Avec seulement 8 % de licenciées sur l’île, le football féminin peine à s’imposer face aux stéréotypes et aux inégalités persistantes. Pourtant, de plus en plus de jeunes filles s’engagent sur les terrains, portées par une passion croissante et le désir de faire évoluer les mentalités.
Il est 15 heures sur le terrain de football de Pierrefonds. Le soleil brille. Une à une, les joueuses arrivent, crampons fourrés dans un sac de sport usé, cheveux attachés à la va-vite pour certaines, soigneusement coiffés pour d’autres, comme un clin d’œil à leur féminité. Les rires fusent, l’ambiance est légère, les corps commencent à s’échauffer. Elles ont entre 14 et 16 ans et composent l’équipe U16 de la Jeunesse Sportive Saint-Pierroise (JSSP), pilier du football réunionnais. Longtemps réservé aux garçons, le club ouvre aujourd’hui ses portes aux filles. Non par obligation, ni pour faire bonne figure. Mais parce qu’elles ont leur place. Parce qu’elles la méritent.
Un jeu plus fluide, plus collectif
Dans l’équipe, les profils sont multiples. À 15 ans, Norah Gilbert a déjà une vision claire du football féminin, de ses codes et de ses obstacles. Numéro 10 de formation, elle a porté plusieurs maillots, mais c’est à Saint-Pierre qu’elle veut s’imposer durablement. « On dit souvent que le foot féminin est lent ou moins bon, mais en réalité, c’est un jeu plus fluide, plus collectif », affirme-t-elle. Elle précise « On mise moins sur l’individualisme, et davantage sur la construction du jeu. »
Un peu plus loin, Kenza Ivoula. Elle aussi a 15 ans. Elle est arrivée dans le club de la capitale du Sud en 2023, après avoir « longtemps joué dehors avec ses amis », sans jamais voir le football comme une affaire de genre. « Pour moi, c’était juste normal », dit-elle. Polyvalente et sérieuse, elle s’est vite fait une place dans l’équipe. Elle ne parle pas encore de carrière, ni d’ambitions précises. Elle se laisse guider par son plaisir simple : jouer au ballon rond.
Dans les cages, Elena Myrtho enchaîne les plongeons et les prises de balle. Son entrée dans le football relève du hasard. Venue accompagner sa meilleure amie à un entraînement, elle a décidé de tenter sa chance et ne l’a plus quittée. Une blessure au genou a bien failli la stopper, mais sa détermination a eu raison de cet obstacle.

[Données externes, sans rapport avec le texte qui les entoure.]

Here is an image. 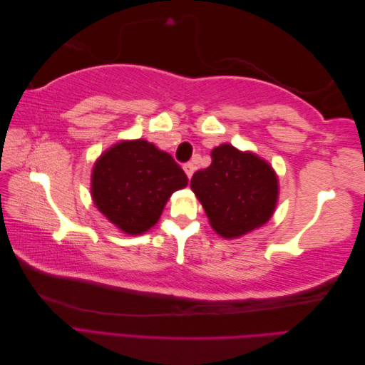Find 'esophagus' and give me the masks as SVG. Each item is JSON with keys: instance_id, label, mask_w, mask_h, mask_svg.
I'll return each mask as SVG.
<instances>
[{"instance_id": "obj_1", "label": "esophagus", "mask_w": 365, "mask_h": 365, "mask_svg": "<svg viewBox=\"0 0 365 365\" xmlns=\"http://www.w3.org/2000/svg\"><path fill=\"white\" fill-rule=\"evenodd\" d=\"M195 164L193 163H185L184 164V172H185V175H187V178H192V175H193V172H195Z\"/></svg>"}]
</instances>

Aujourd’hui, elle ambitionne de devenir gardienne. Mais lorsqu’elle se projette dans l’avenir, c’est le métier de sage-femme qui la fait rêver.
Un encadrement bienveillant
Sur le terrain, c’est la voix de Fulbert Yoni qui domine. Entraîneur des U16 depuis plus de cinq ans, il connaît bien le football à La Réunion, masculin comme féminin. Ce qui lui saute aux yeux chez ces jeunes filles, c’est leur approche du jeu « Les filles sont plus collectives, plus rigoureuses. Elles cherchent à comprendre le jeu », souligne-t-il. Pour lui, l’intelligence tactique et le sérieux sont des marqueurs forts de leur engagement sur le terrain. Mais il tient à tempérer « Ce n’est pas une question de comparer les genres, mais de mettre en avant les forces de chacun. L’essentiel, c’est que tout le monde progresse, s’épanouisse et prenne du plaisir, peu importe le profil. »
Au bord du terrain, Laetitia Logeart suit l’équipe avec attention. C’est sa première saison en tant que dirigeante. La mère de famille prend ce rôle très à cœur. Pour elle, il ne s’agit pas seulement d’organiser les entraînements ou les matchs, mais surtout de créer un environnement où les filles peuvent évoluer en toute confiance. « Mon rôle, c’est d’être présente pour les rassurer, de leur offrir une écoute attentive, d’être une épaule sur laquelle elles peuvent s’appuyer quand elles ont des doutes », confie-t-elle consciente que l’encadrement dépasse largement les 90 minutes sur le terrain.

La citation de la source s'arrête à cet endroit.